→ SET OF TASKS
1. From the POHMELFS development note, echo the stretch from "While preparing POHMELFS" through "of the objects.".
2. According to the POHMELFS development note, what advantages does the filesystem gain by using the path name as an object's ID? Answer in one to three sentences.
3. Finish out the next part of the POHMELFS development note, starting after its last sentence.

While preparing POHMELFS for drivers/staging I decided to run more benchmarks, and suddenly found a nasty bug in the way filesystem process the names of the objects.
Effectively POHMELFS uses path name as ID, so it does not suffer from the NFS -ESTALE problem, when object related to the received ID was (re)moved. It also greatly helps for the writeback cache implementation, when we do not need to sync name/id pairs on the server, which operates with names only.
For this purpose I implemented simple trie-like name cache in POHMELFS, which hosted names in the descending order starting from the root. There was a bug in the rename part of the algorithm, but while looking at the implementation I thought, what the hell, Linux already has a very scalable dentry cache, why do I need to naively reinvent it here.
So, I dropped my own implementation and started to use dcache. It is not very optimal though: for example there is no helper to determine the path length, so it should be preallocated long enough. So far I use hardcoded length of 256 bytes. I agree, that it is not something particulary good part of the code, but that's what I'm playing with right now. And you know, results are quite interesting (besides the fact that I fixed a nasty bug which was triggered by dbench in particular), but POHMELFS still has a slower random read performance compared to NFS (for some patterns NFS random read performance is higher than sequential read, so I think there are some tricky cheats besides request comounds).

→ GIVEN DATA
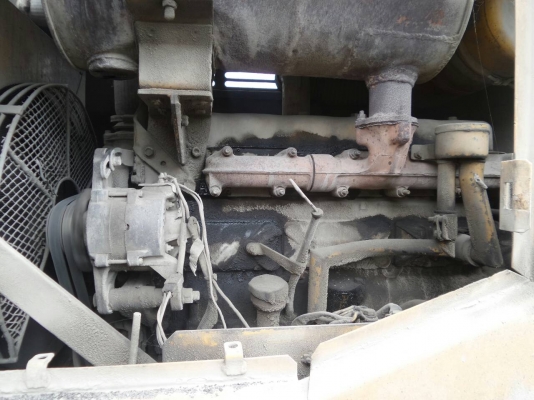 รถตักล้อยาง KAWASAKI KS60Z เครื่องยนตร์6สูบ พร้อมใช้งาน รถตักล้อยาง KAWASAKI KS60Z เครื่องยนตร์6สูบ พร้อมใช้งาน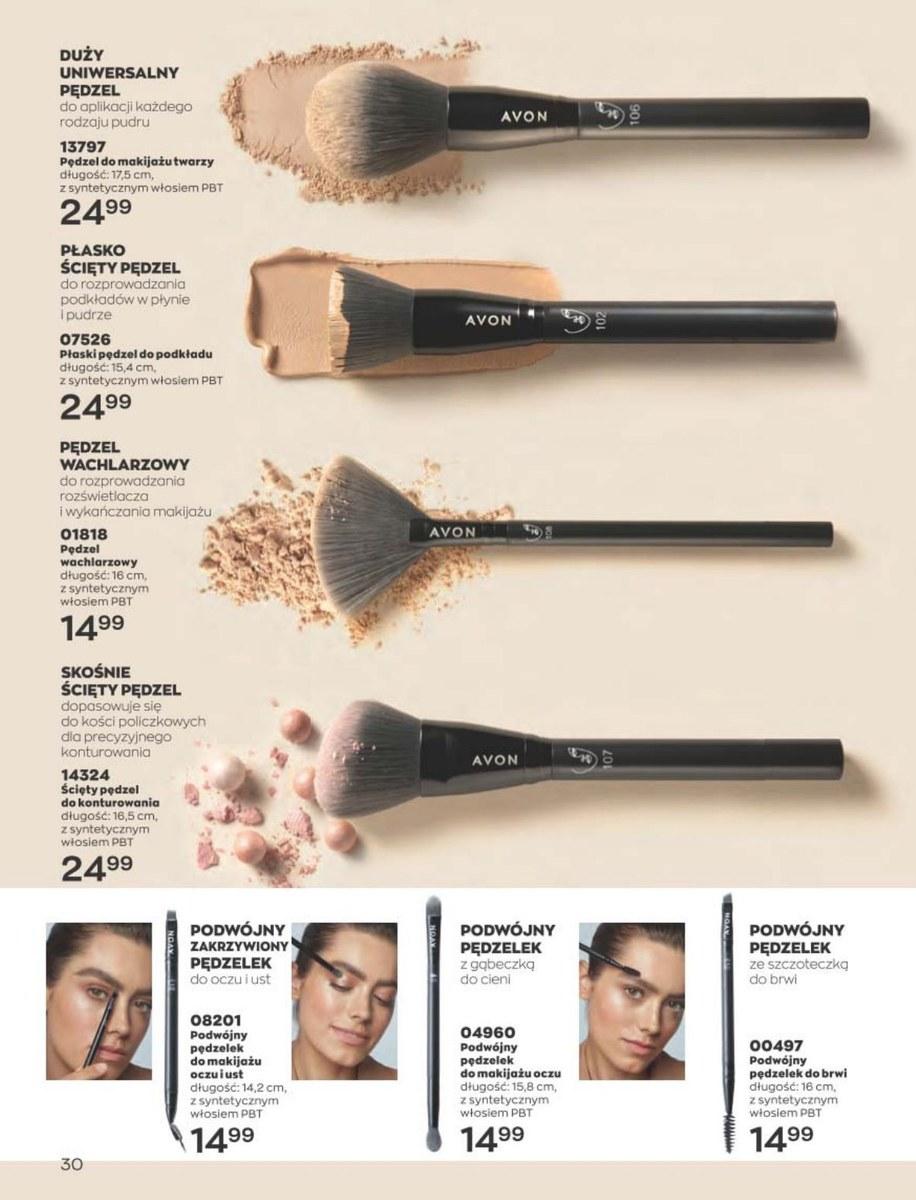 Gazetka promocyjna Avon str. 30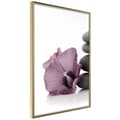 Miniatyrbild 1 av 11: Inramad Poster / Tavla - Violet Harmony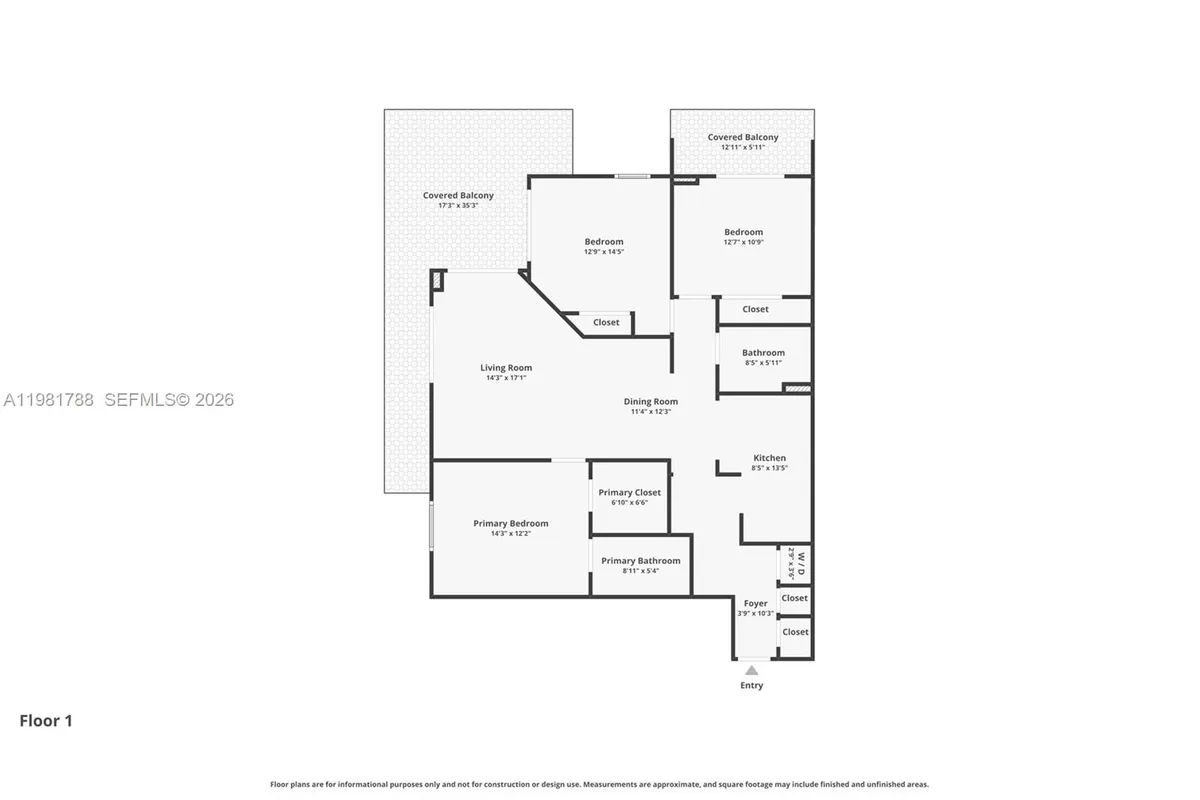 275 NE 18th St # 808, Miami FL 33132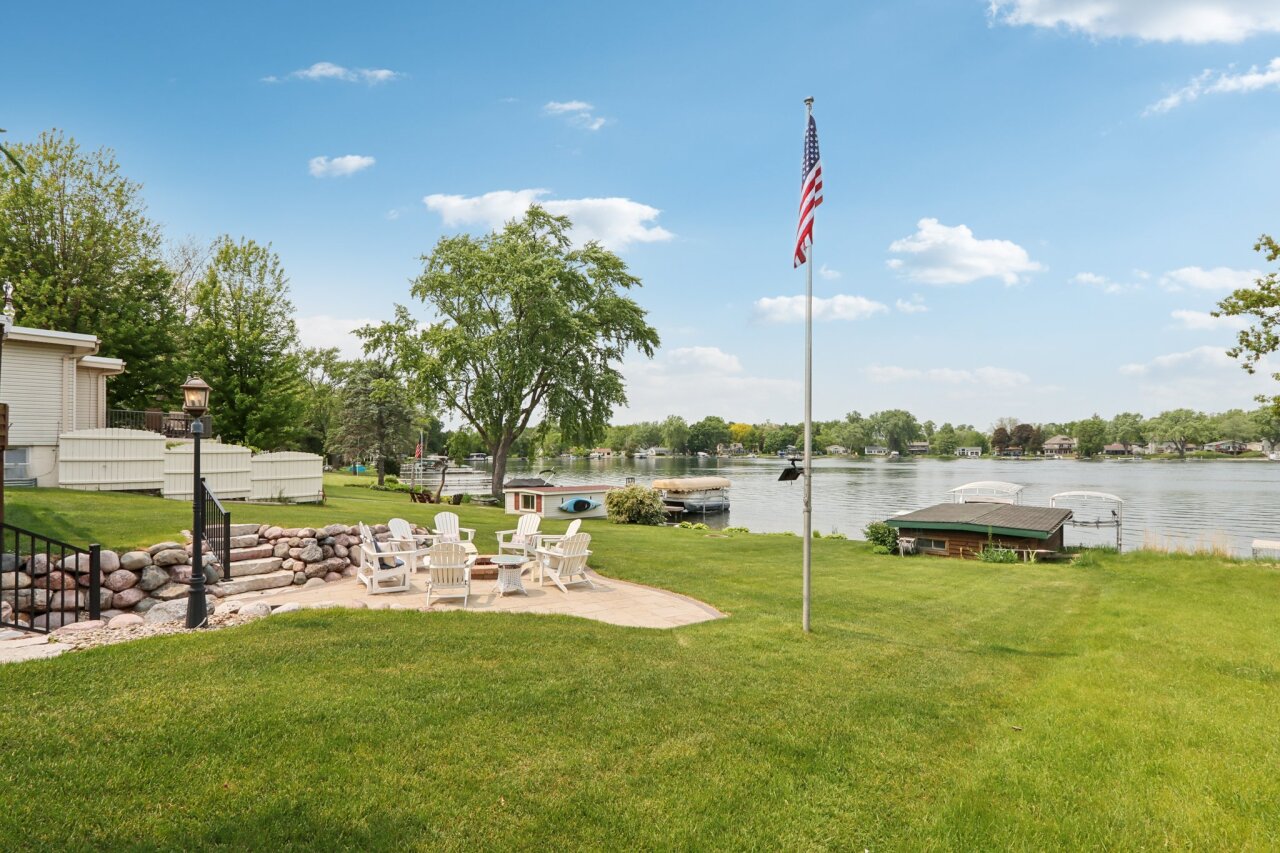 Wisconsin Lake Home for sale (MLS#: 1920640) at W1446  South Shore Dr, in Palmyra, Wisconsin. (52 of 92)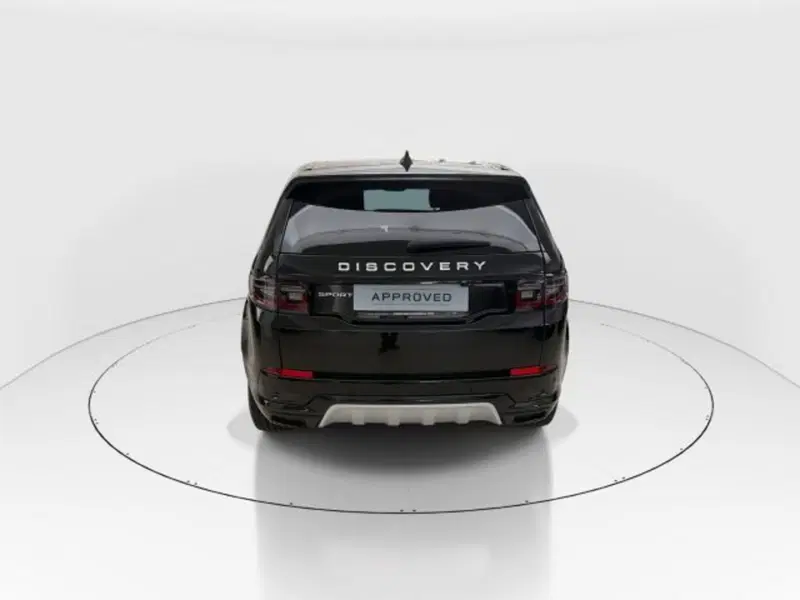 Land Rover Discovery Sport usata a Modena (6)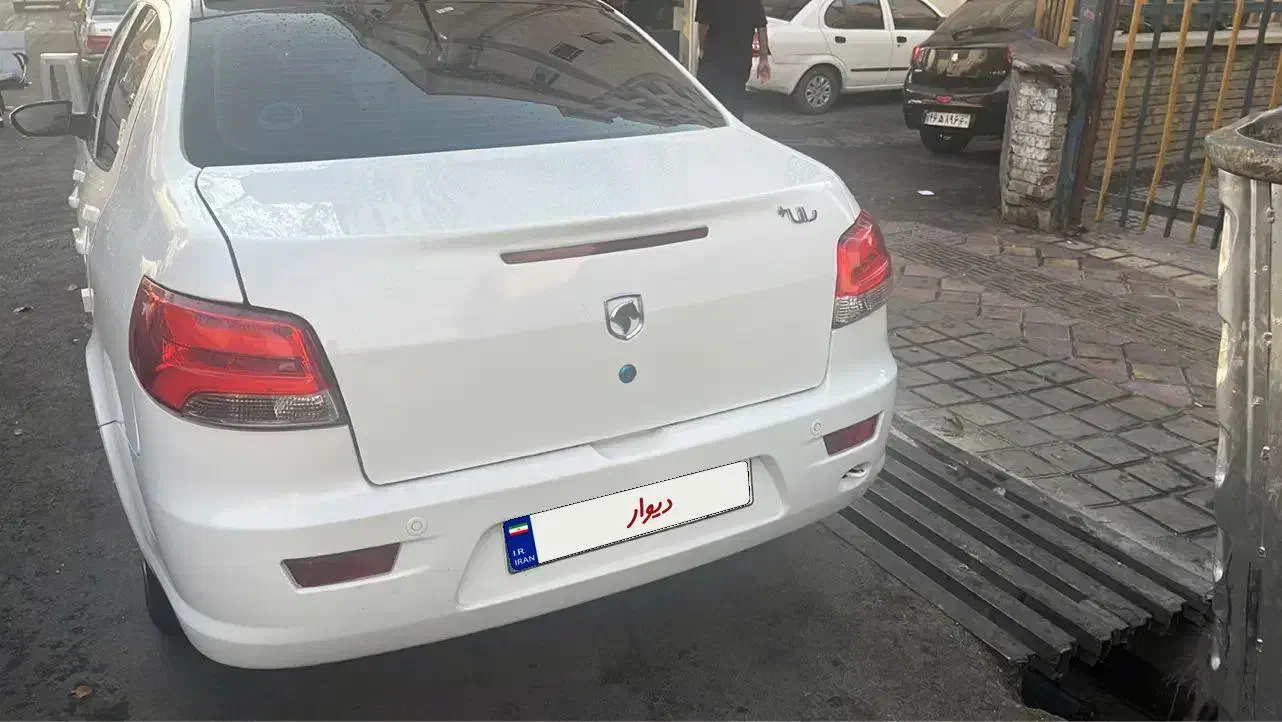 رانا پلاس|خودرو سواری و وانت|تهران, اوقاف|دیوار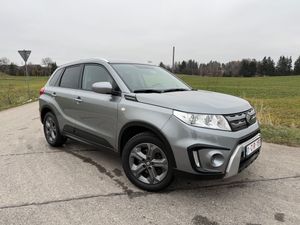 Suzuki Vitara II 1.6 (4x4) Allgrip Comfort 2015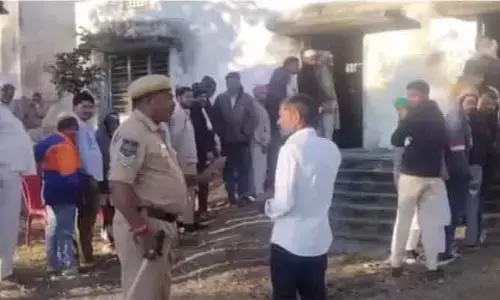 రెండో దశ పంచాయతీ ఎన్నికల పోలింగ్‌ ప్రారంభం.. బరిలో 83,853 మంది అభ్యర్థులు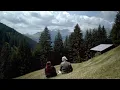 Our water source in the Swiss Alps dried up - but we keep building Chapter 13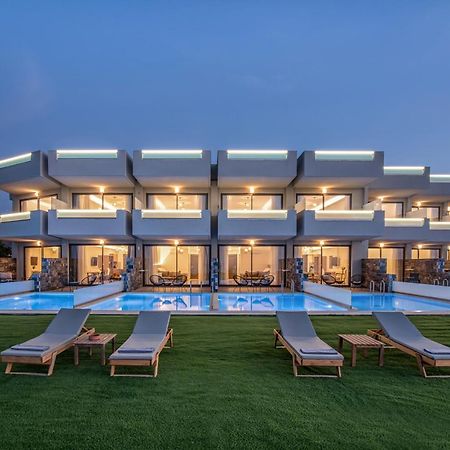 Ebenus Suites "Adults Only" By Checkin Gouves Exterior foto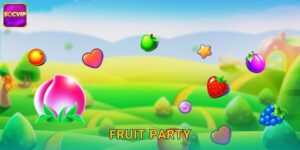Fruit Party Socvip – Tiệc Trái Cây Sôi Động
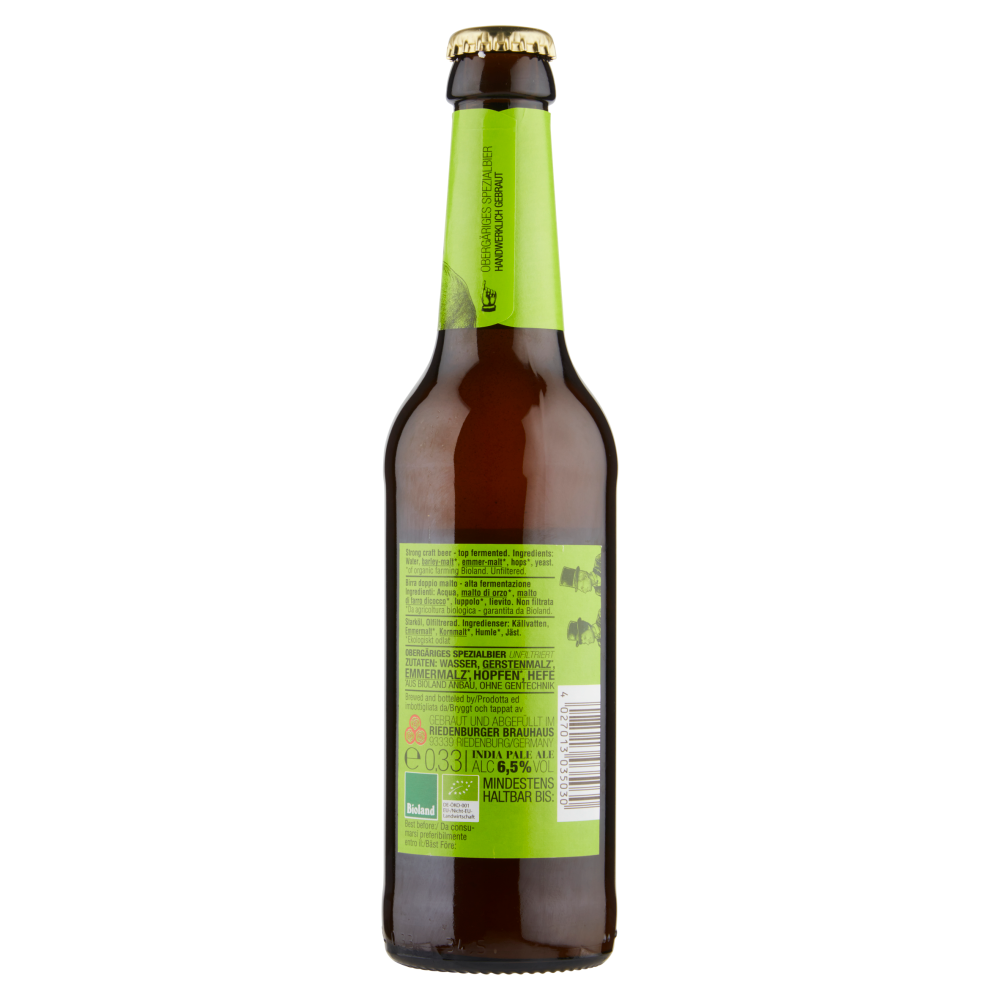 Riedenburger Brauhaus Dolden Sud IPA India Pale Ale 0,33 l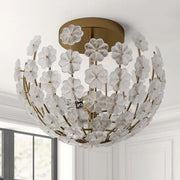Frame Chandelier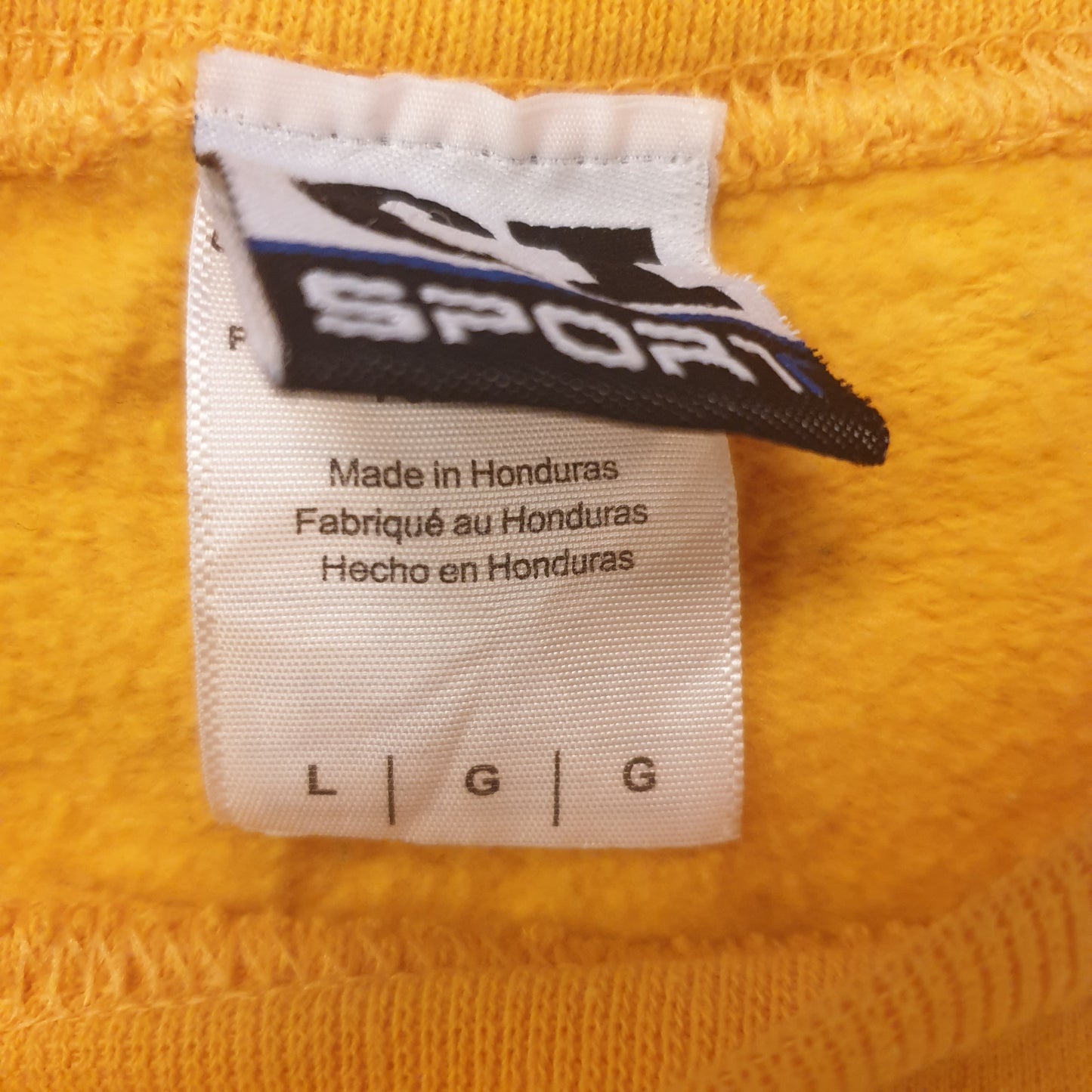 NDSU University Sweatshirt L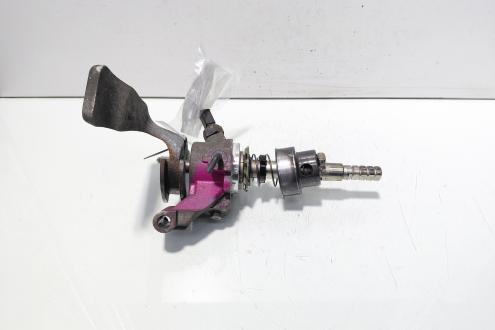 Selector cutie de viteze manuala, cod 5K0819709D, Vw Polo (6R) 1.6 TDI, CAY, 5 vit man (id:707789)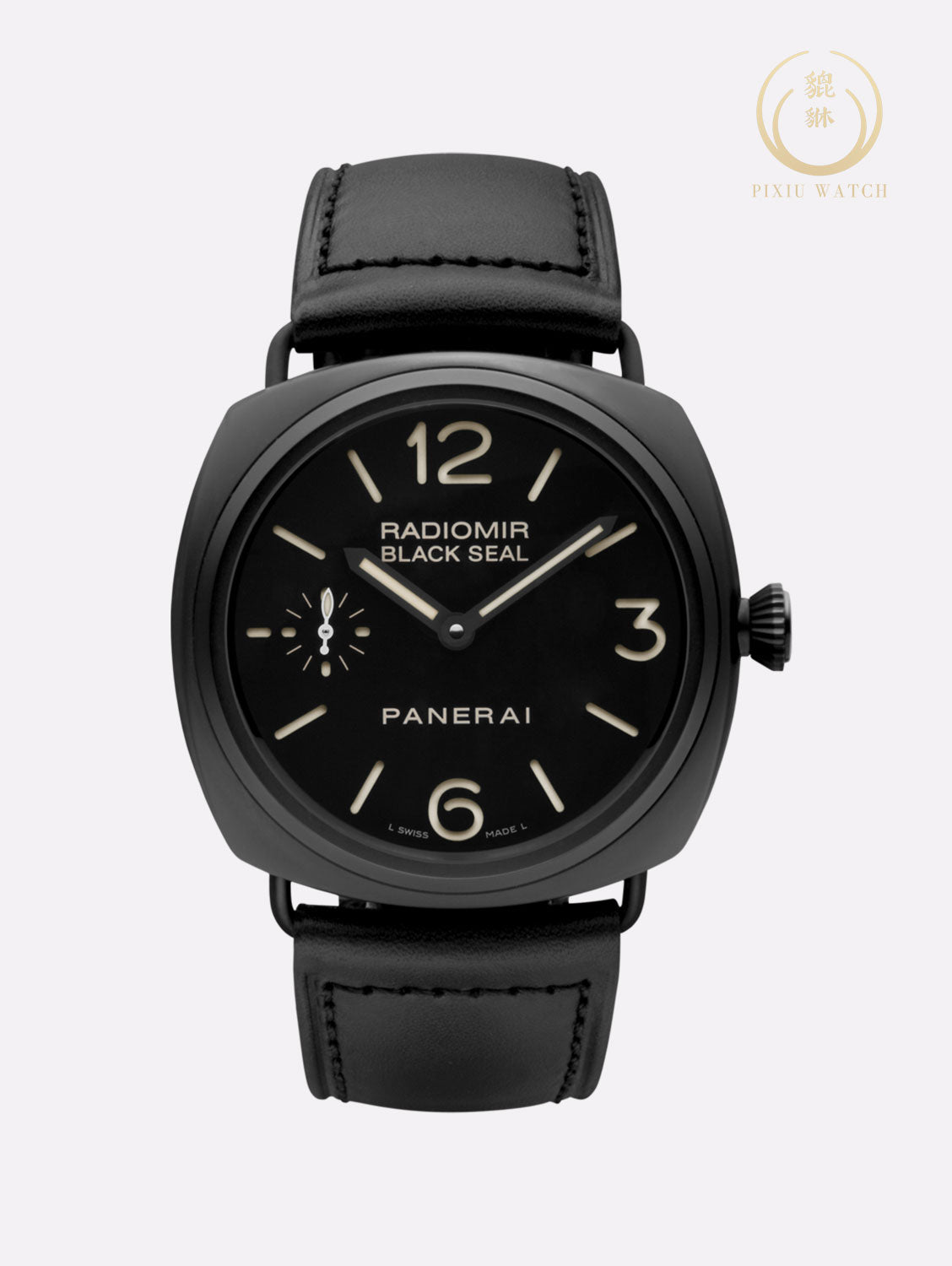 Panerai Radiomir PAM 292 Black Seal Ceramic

→ ANSWERS BELOW
1.
While preparing POHMELFS for drivers/staging I decided to run more benchmarks, and suddenly found a nasty bug in the way filesystem process the names of the objects.

2. Using the path name as the ID means POHMELFS avoids the NFS -ESTALE problem, which occurs when the object tied to a received ID has been moved or removed. It also simplifies the writeback cache, because name/id pairs never have to be synced on the server, which works with names only.

3.
In the meantime I rebased DST to the latest git tree where it is now possible to allocate a bio (block IO request) with several embedded bio_vecs (pages) and ability to prepend some data without additional allocation, which was suggested by Jens Axboe. This works by creating a memory pool of large enough objects to contain bio itlsef and space for the requested object. Now one additional allocation in the DST export node is eliminated. But I can not test this, since machines are occupied by POHMELFS testing, so DST is not in the drivers/staging yet.
Discussion revealed interesting moments, like:
Hm, then why can't this whole thing just go into fs/dst/ right now? It's self-contained, so there shouldn't be any special "must live in staging" rule for filesystems before adding them.
Well... the case for merging drivers is usually pretty simple - the hardware exists, so we need the driver.
Whereas the "do we need this" case for new filesystems isn't this simple.
FWIW we definitely want pohmelfs in staging...
So, let's see how things will flow in a few moments...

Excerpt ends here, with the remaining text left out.